Better Antibiotic Stewardship Needed to Offset Resistance and Other Effects

November 9, 2015 |   | Contact: M. Daniel DeCillis

The discovery of antibiotics was one of the most significant advances in medical care in the 20th century. However, more than seven decades after penicillin was first used to treat infections, the use of these medications has become extremely and, according to some, unnecessarily widespread both in patient care and livestock management. A coordinated strategy curtailing use of these drugs is necessary in order to ensure their long-term effectiveness and to offset other impacts of antibiotic use, according to many medical professionals.

A substantial part of the problem is that wide and relatively indiscriminate use of antibiotics has led to a rise in microbial strains resistant to the drugs. This has required using new classes of antibiotics, but research has not been able to keep up with the rise of resistance. All classes of antibiotics in use today were first discovered prior to the mid 1980s.

“At least 2 million people per year in the U.S. get infections that are resistant to antibiotics and 23,000 die as a result of these infections,” said Tom Frieden, Director of the Centers for Disease Control, in a briefing discussing drug-resistant health threats. “We talk about a pre-antibiotic era and an antibiotic era. If we’re not careful, we will soon be in a post antibiotic era.”

Beyond the obvious problem of drug-resistant infections, however, doctors have come to understand that the widespread use of antibiotics may also be impacting our health and environment in other ways.

“The overuse of antibiotics may have permanently changed our microbiome,” said Dr. Martin J. Blaser, Director of the Human Microbiome Program, NYU School of Medicine, who addressed the CCST Council on October 27. “There is a correlation between the amount of antibiotic use and the distribution of obesity.”

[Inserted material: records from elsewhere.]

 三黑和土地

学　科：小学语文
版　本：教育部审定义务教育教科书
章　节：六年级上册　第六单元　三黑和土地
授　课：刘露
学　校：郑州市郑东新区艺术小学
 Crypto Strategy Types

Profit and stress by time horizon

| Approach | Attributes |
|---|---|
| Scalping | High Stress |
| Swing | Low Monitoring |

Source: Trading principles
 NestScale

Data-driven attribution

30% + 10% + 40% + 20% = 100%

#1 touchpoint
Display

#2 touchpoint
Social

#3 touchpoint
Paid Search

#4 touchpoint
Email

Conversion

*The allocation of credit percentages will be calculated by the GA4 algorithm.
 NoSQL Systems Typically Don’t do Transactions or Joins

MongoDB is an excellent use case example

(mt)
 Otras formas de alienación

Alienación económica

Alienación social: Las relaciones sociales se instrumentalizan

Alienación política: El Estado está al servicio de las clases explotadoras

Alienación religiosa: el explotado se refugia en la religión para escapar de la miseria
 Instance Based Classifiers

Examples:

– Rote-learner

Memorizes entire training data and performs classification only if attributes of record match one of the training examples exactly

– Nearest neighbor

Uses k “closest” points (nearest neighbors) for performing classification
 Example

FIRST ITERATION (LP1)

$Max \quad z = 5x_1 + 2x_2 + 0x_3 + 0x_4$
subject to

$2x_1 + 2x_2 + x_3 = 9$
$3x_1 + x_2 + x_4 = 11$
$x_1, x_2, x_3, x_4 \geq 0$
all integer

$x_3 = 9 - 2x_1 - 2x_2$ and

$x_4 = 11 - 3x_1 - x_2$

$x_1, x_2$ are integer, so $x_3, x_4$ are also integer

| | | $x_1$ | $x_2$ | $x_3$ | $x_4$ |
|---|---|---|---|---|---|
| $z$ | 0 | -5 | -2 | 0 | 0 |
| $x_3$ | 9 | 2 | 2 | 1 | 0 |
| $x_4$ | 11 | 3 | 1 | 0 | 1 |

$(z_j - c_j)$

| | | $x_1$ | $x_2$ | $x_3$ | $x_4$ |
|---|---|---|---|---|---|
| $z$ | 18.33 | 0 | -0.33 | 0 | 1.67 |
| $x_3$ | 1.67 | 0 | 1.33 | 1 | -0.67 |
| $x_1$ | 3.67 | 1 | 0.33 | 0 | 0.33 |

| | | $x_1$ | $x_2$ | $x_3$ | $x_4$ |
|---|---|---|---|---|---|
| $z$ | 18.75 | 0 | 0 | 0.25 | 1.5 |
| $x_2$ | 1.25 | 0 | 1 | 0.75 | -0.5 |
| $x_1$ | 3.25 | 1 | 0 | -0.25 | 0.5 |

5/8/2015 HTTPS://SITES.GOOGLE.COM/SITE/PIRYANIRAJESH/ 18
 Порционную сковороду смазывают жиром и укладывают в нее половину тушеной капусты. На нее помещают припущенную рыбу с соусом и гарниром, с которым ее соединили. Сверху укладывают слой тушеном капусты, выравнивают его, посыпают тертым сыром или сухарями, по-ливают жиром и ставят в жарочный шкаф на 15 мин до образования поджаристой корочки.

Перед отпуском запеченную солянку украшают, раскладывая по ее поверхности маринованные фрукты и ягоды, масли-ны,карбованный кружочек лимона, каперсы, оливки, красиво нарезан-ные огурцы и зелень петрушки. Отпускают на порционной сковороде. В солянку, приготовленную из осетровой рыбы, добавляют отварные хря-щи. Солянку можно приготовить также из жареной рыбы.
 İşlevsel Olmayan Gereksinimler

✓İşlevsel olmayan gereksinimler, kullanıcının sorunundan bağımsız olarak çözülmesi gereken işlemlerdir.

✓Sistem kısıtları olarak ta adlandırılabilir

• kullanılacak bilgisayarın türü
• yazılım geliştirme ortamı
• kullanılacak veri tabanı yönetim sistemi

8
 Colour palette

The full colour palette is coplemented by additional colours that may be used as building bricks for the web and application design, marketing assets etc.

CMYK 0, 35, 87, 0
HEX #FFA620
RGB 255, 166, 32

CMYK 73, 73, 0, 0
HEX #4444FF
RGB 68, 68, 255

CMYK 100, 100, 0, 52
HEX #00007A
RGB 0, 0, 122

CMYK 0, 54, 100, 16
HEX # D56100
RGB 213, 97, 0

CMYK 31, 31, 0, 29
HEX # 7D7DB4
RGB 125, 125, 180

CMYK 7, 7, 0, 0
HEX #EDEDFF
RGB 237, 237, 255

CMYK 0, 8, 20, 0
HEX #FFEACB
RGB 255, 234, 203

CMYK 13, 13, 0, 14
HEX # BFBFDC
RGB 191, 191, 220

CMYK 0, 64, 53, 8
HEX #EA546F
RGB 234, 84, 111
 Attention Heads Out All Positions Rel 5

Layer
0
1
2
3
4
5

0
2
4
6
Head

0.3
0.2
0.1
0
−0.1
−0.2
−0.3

Antibiotics are among the most frequently prescribed medications in the US; in 2010, five of the top eight prescriptions for children were antibiotics, including the top two (Amoxicillin and Azithromycin). Overall for all age groups, 258 million outpatient antibiotic prescriptions were dispensed in 2010.

“There is an association between childhood use of antibiotics and obesity,” said Blaser. “Moreover, there’s an association between antibiotic use by children and their mothers, while pregnant, with allergies to cow’s milk. Antibiotic exposure also has been associated with increased risk for type 2 diabetes. The damage done to our own microbes with these treatments may be leading to severe health consequences.”

The problem extends beyond human prescriptions, however, because antibiotics have become widely used in the beef, pork, and poultry industries to promote the growth of livestock.

“75% of antibiotics used for growth promotion are not absorbed by the animal body,” said Dr. Lee W. Riley, Professor and Head, Division of Infectious Disease and Vaccinology School of Public Health, UC Berkeley, who also spoke at the Council meeting. “Between two and eighteen million pounds of antibiotics are released into the environment each year by animal waste alone.”

Riley noted that this means humans receive substantial environmental exposure to antibiotics, especially in areas of the country where animal production is concentrated. Many antibiotics used in animals endure for a long time in the soil (Virginiamycin, used as a growth promoter, and Cyclosporin A, e.g.) or are simply not degradable in soil sediments (Quinolones, which have been used to prevent poultry disease). Moreover, antibiotics are not officially recognized as a form of pollution.

California policymakers have taken steps to address the issue. In 2014 the California Department of Public Health set in motion an Antimicrobial Stewardship Program Initiative; California is the first and, as of now, remains the only state to enact antimicrobial stewardship legislation. The initiative requires hospitals to adopt and implement an antimicrobial stewardship policy. Additional bills signed into law in 2015 expand the initiative to include veterinarians and skilled nursing facilities (SB 361) and require antimicrobials to be administered to livestock by prescription only, not for weight gain (SB 27). However, for many members of the healthcare community, such measures are only the beginning.

Comparisons between the geography of obesity and antibiotic use, 2010
States with higher numbers of antibiotic prescriptions tend also to have populations with higher percentages of obesity. (Source: Annals of the American Thoracic Society 2014 & Martin Blaser, MD)

“We have demonstrated, with better infection control measures and better antimicrobial stewardship, that antimicrobial usage can be reduced while maintaining effective patient care,” said Blaser. “Progress can be made. But there’s much that needs to be done.”